* **Problem statement**
Pictures excluded, copy word for word the lines from the one holding "Botas de nieve y apreski para niños" through the last line below.

*** Opening of Data for processing ***

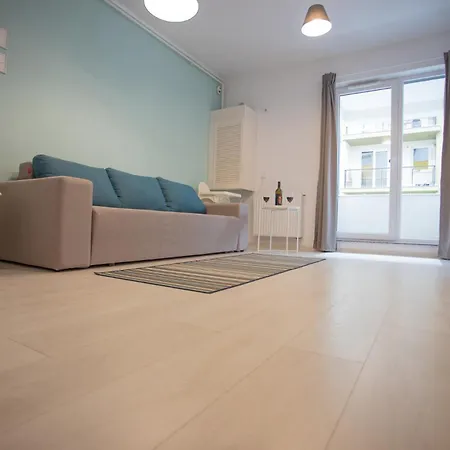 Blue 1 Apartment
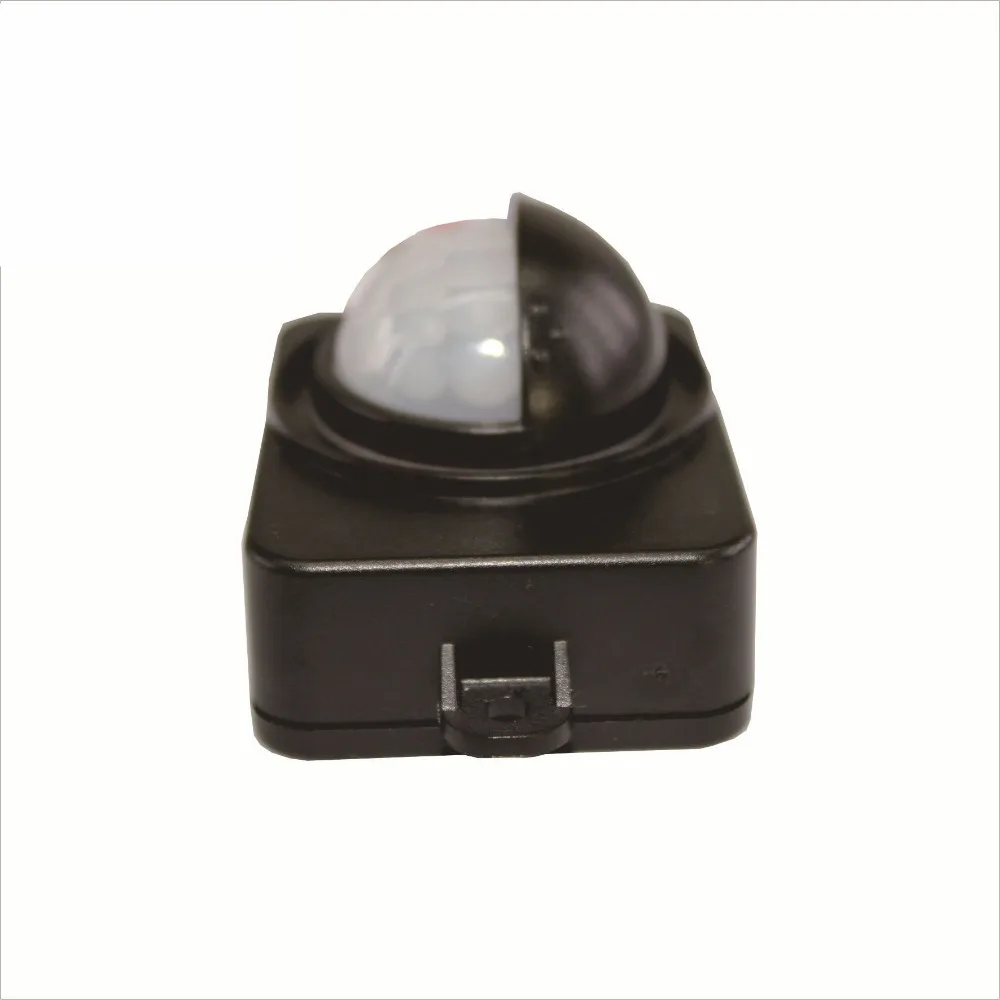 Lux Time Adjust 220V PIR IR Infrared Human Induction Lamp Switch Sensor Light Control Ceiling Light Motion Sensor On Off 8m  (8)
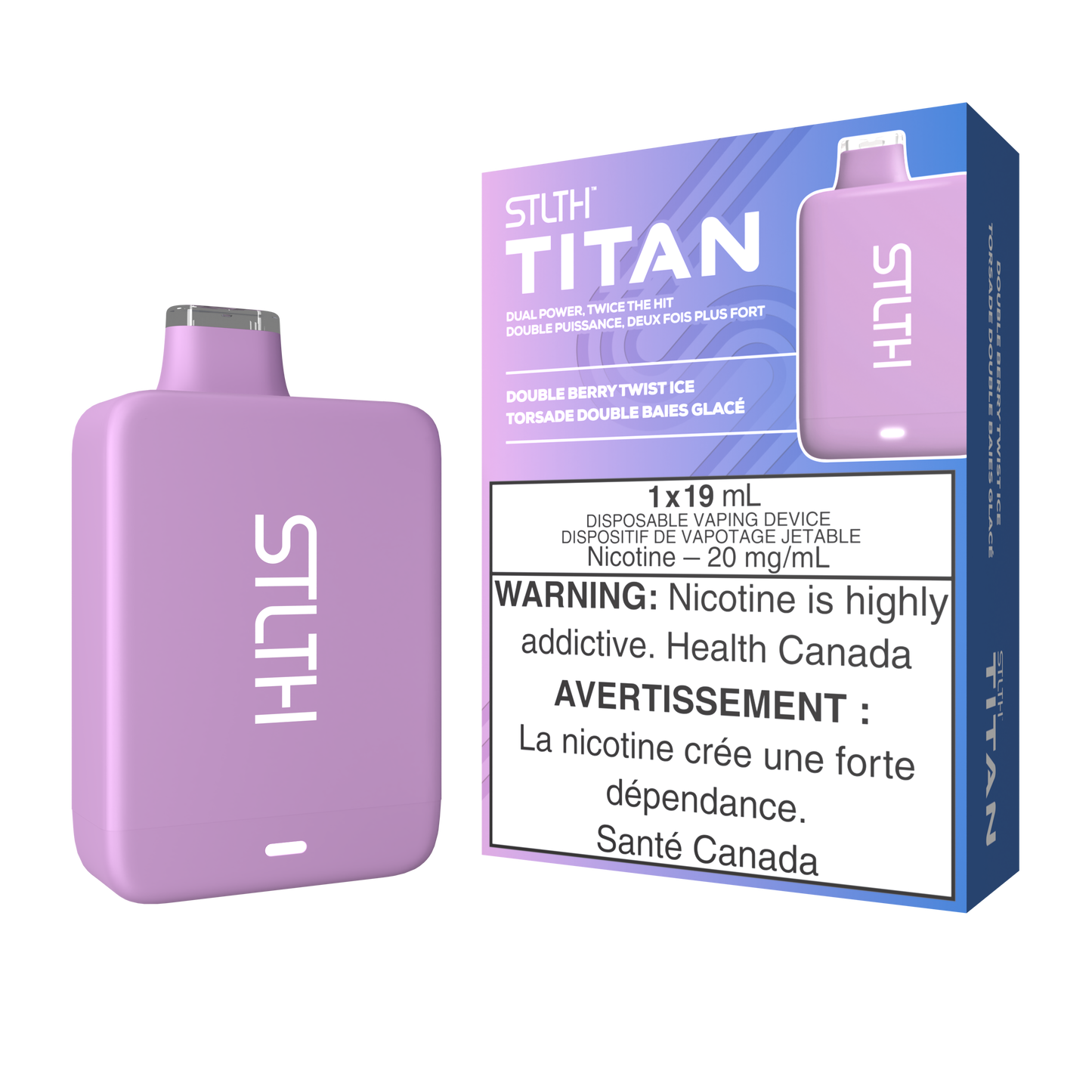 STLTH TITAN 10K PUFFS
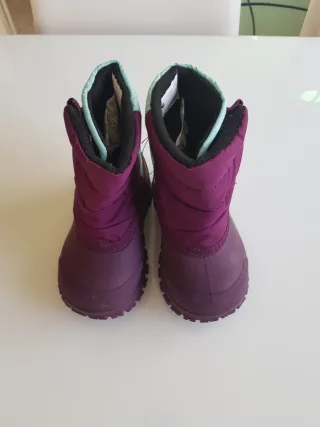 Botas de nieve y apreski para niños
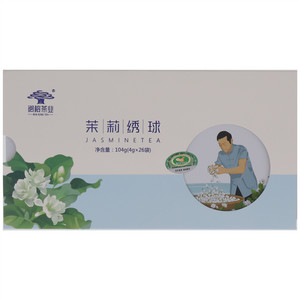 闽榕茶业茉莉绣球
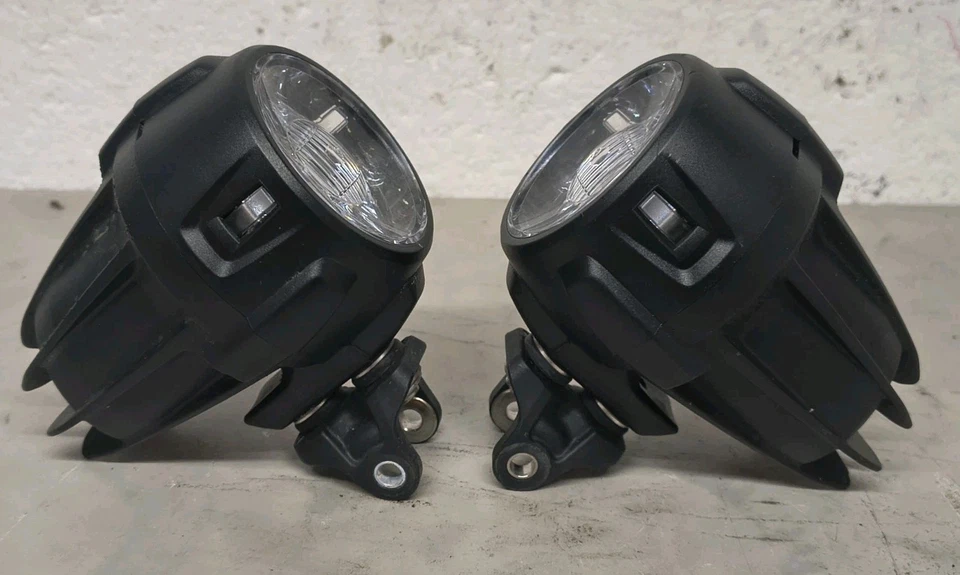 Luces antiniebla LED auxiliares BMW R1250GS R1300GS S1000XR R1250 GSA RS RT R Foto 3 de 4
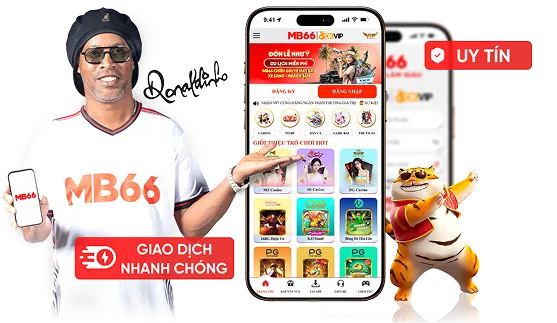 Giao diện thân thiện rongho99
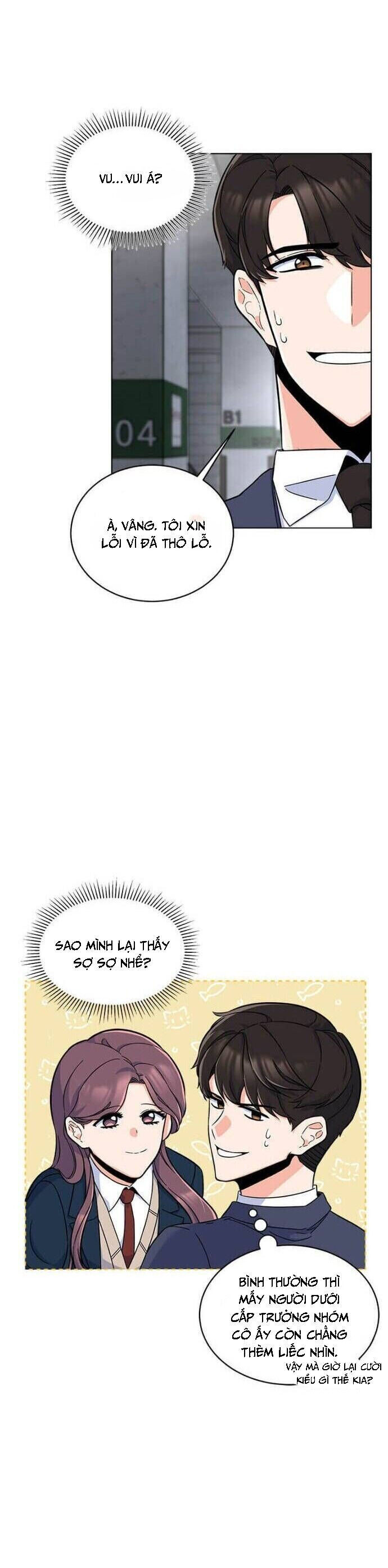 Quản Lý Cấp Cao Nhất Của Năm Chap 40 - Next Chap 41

*** Close of Data for processing ***

* **Written response**
 Botas de nieve y apreski para niños
 闽榕茶业茉莉绣球
 Luces antiniebla LED auxiliares BMW R1250GS R1300GS S1000XR R1250 GSA RS RT R Foto 3 de 4
 Giao diện thân thiện rongho99
 Quản Lý Cấp Cao Nhất Của Năm Chap 40 - Next Chap 41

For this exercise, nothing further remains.